= Quinte Curling Club =

The Quinte Curling Club is a curling club in Belleville, Ontario, Canada.

The city of Belleville was without a curling club since the closing of the Belleville Curling Club (which had been founded in 1867) in the 1920s. That all changed with the founding of the Quinte Curling Club in 1957. The club was built on city fair grounds in the west end of town on Bridge Street W. While the club was being built, club games would be played at CFB Trenton. The facility was first opened on February 15, 1958. Mayor Gerald Hyde would throw the first stone.

At the time of the founding of the club, the only women who could be members had to be wives of the male members.
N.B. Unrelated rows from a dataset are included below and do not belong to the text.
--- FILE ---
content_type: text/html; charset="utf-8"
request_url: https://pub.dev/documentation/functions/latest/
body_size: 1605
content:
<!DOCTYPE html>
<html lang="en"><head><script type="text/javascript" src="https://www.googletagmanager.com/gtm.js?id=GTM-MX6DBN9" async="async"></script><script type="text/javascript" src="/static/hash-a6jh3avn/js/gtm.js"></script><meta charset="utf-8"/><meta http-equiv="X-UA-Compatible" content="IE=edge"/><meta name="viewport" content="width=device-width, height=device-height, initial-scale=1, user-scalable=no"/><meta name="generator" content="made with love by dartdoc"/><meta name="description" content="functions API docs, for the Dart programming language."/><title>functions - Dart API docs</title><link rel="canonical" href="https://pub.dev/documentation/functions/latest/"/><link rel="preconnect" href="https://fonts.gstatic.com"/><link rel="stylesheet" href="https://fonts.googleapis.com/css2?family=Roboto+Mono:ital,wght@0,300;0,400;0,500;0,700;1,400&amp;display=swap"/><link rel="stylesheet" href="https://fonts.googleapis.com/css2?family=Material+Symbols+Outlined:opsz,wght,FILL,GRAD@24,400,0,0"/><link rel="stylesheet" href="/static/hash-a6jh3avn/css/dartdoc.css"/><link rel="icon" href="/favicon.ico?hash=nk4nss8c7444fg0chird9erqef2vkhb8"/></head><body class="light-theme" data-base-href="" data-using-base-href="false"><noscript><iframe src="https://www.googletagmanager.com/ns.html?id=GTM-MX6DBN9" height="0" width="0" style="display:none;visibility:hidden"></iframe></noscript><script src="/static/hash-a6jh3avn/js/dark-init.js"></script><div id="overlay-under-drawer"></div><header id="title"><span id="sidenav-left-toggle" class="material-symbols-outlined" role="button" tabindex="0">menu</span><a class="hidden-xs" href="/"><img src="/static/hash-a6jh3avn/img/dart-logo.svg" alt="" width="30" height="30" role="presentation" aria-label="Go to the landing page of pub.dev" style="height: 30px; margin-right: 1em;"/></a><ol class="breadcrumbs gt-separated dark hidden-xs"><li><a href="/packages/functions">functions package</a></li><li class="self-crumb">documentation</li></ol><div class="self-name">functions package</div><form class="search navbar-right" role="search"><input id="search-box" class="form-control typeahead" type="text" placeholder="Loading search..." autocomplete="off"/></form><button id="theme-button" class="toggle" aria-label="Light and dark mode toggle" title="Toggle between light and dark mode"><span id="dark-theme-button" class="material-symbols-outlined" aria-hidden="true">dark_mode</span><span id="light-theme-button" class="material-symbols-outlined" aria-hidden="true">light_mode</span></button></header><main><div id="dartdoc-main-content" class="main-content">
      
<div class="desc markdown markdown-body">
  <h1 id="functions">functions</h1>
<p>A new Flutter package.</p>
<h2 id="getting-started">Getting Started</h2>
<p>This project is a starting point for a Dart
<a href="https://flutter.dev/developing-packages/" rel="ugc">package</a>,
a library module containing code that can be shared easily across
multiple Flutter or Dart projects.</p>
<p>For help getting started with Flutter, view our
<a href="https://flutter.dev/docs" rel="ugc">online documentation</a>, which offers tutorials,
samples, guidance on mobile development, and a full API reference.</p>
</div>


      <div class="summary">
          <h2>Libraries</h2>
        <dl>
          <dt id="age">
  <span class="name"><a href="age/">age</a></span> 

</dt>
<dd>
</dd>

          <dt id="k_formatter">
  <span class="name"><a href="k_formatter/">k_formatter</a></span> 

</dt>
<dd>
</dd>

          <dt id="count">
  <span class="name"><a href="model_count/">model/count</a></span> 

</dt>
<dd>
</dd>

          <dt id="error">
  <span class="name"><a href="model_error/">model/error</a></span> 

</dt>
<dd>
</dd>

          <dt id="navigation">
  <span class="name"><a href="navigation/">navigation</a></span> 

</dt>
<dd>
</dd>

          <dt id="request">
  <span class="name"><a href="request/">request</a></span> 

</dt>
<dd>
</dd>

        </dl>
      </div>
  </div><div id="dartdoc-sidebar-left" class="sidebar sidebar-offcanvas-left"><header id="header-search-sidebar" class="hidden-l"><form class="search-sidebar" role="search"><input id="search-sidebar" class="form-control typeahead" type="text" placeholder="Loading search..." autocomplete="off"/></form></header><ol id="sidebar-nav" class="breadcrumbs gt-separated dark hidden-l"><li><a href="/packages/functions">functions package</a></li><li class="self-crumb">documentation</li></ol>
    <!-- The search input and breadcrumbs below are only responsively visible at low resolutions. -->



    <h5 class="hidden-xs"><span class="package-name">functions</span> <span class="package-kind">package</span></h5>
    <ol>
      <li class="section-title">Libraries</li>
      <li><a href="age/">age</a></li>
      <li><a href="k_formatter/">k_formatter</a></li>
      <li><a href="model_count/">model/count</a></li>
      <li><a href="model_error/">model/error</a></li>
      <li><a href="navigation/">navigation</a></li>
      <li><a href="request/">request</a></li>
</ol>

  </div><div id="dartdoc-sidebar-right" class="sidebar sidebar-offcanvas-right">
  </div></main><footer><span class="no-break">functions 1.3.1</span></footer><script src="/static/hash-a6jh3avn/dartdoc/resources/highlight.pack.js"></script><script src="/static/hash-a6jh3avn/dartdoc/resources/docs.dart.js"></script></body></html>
It was not until the 1988-89 season that the ladies' section of the club would be fully integrated with the rest of the club and have the same rights.
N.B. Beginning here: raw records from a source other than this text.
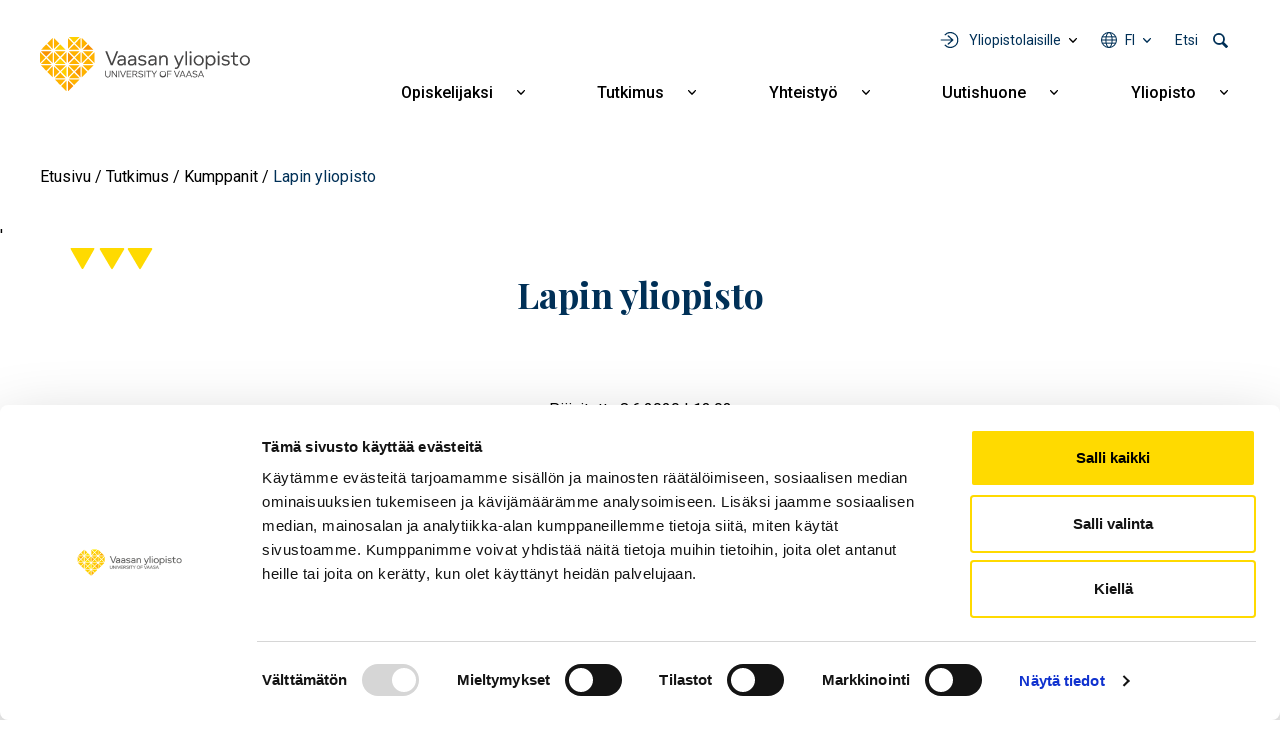

--- FILE ---
content_type: image/svg+xml
request_url: https://www.uwasa.fi/themes/custom/univaasa/images/img-arrows.svg
body_size: 302
content:
<svg xmlns="http://www.w3.org/2000/svg" width="83" height="22" viewBox="0 0 83 22"><defs><style>.a{fill:#ffda00;}</style></defs><g transform="translate(-70 -432)"><path class="a" d="M11.631,1.53a1,1,0,0,1,1.739,0L24.151,20.506A1,1,0,0,1,23.282,22H1.718a1,1,0,0,1-.869-1.494Z" transform="translate(95 454) rotate(180)"/><path class="a" d="M12.139,1.457a1,1,0,0,1,1.722,0L25.108,20.491A1,1,0,0,1,24.248,22H1.752a1,1,0,0,1-.861-1.509Z" transform="translate(125 454) rotate(180)"/><path class="a" d="M12.139,1.457a1,1,0,0,1,1.722,0L25.108,20.491A1,1,0,0,1,24.248,22H1.752a1,1,0,0,1-.861-1.509Z" transform="translate(153 454) rotate(180)"/></g></svg>

--- FILE ---
content_type: image/svg+xml
request_url: https://www.uwasa.fi/themes/custom/univaasa/images/icons/icon-facebook-white.svg
body_size: 367
content:
<svg xmlns="http://www.w3.org/2000/svg" width="25" height="25.085" viewBox="0 0 25 25.085">
  <g id="facebook" transform="translate(0.5 0.5)">
    <path id="Subtraction_2" data-name="Subtraction 2" d="M10.125,24h0A11.99,11.99,0,0,1,2.91,19.956,12.089,12.089,0,0,1,12,0a12.079,12.079,0,0,1,1.876,24V15.563h2.8l.532-3.49H13.875V9.808A1.736,1.736,0,0,1,15.83,7.922h1.514V4.951a18.307,18.307,0,0,0-2.687-.236c-2.838,0-4.532,1.756-4.532,4.7v2.661H7.079v3.49h3.046V24Z" fill="#fff" stroke="rgba(0,0,0,0)" stroke-width="1"/>
  </g>
</svg>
The club has had four sheets for the entirety of its history. The club is located in Zone 4 of the Ontario Curling Association, and remains the only curling club in Belleville to this day.

==Provincial champions==
The club has won one provincial mixed title and one senior men's provincial championship.
In 1964, skip Mac White, Heather White,	Ron Benn and Agnes Benn won the provincial mixed championship (known then as the "Rose Bowl". In 1974, skip Bill Riley, Vaughan Storey, Bill Spinelli and Chris Glithero won the provincial men's senior championship.

In 2012, the club won the women's The Dominion Curling Club Championship with skip Caroline Deans, Sheri-Lynn Collyer, Kendra Lafleur and Lynn Stapley.